[Textauszug]:
Da mithin der Anwendungsbereich des Rechtsdienstleistungsgesetzes eröffnet ist und sich der Kläger nicht auf eine entsprechende Erlaubnis zur Erbringung von Rechtsdienstleistungen im Sinne des Rechtsdienstleistungsgesetzes berufen kann, war zu prüfen, ob dessen Tätigkeit gemäß § 5 Abs. 1 Satz 1 RDG erlaubt ist. Hiernach sind Rechtsdienstleistungen im Zusammenhang mit einer anderen Tätigkeit nur dann erlaubt, wenn sie als Nebenleistung zum Berufs- oder Tätigkeitsbild gehören. Das Tätigwerden im Statusfeststellungsverfahren gehört nach Überzeugung der Kammer indes nicht zum Berufs- oder Tätigkeitsbild eines Steuerberaters.

[Vorliegende Einträge]:
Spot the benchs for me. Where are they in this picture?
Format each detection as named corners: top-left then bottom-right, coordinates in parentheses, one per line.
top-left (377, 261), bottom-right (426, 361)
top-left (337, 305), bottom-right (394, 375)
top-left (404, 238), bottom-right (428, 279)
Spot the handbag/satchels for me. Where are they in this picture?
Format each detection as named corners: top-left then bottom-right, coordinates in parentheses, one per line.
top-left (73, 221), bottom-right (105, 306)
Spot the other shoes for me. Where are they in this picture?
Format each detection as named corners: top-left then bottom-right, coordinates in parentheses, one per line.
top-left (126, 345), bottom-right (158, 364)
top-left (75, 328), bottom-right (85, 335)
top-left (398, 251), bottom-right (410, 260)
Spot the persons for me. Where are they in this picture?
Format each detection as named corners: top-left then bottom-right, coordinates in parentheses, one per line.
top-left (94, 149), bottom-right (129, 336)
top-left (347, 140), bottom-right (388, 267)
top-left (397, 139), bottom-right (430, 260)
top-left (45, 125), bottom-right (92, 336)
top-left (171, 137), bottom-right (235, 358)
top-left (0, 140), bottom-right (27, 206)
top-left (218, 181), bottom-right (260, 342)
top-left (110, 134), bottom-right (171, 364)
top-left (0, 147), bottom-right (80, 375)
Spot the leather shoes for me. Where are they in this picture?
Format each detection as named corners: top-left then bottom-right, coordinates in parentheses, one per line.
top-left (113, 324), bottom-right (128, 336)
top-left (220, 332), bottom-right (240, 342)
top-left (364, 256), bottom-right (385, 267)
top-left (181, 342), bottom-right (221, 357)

[Aufgabenstellung 1]:
Nenne alle verschiedenen Wörter im Textauszug zum Rechtsdienstleistungsgesetz, die mit „Tätig“ beginnen.
[Aufgabenstellung 2]:
Tausche im Textauszug zum Rechtsdienstleistungsgesetz „Steuerberaters“ gegen „Lohnbuchhalters“ und gib dabei den Abschnitt wieder, der mit „Da mithin der“ beginnt und bis „Tätigkeitsbild eines Steuerberaters.“ reicht.
Die Einträge stehen in keinem Zusammenhang mit dem Textauszug.

[Lösung 1]:
Tätigkeit, Tätigkeitsbild, Tätigwerden

[Lösung 2]:
Da mithin der Anwendungsbereich des Rechtsdienstleistungsgesetzes eröffnet ist und sich der Kläger nicht auf eine entsprechende Erlaubnis zur Erbringung von Rechtsdienstleistungen im Sinne des Rechtsdienstleistungsgesetzes berufen kann, war zu prüfen, ob dessen Tätigkeit gemäß § 5 Abs. 1 Satz 1 RDG erlaubt ist. Hiernach sind Rechtsdienstleistungen im Zusammenhang mit einer anderen Tätigkeit nur dann erlaubt, wenn sie als Nebenleistung zum Berufs- oder Tätigkeitsbild gehören. Das Tätigwerden im Statusfeststellungsverfahren gehört nach Überzeugung der Kammer indes nicht zum Berufs- oder Tätigkeitsbild eines Lohnbuchhalters.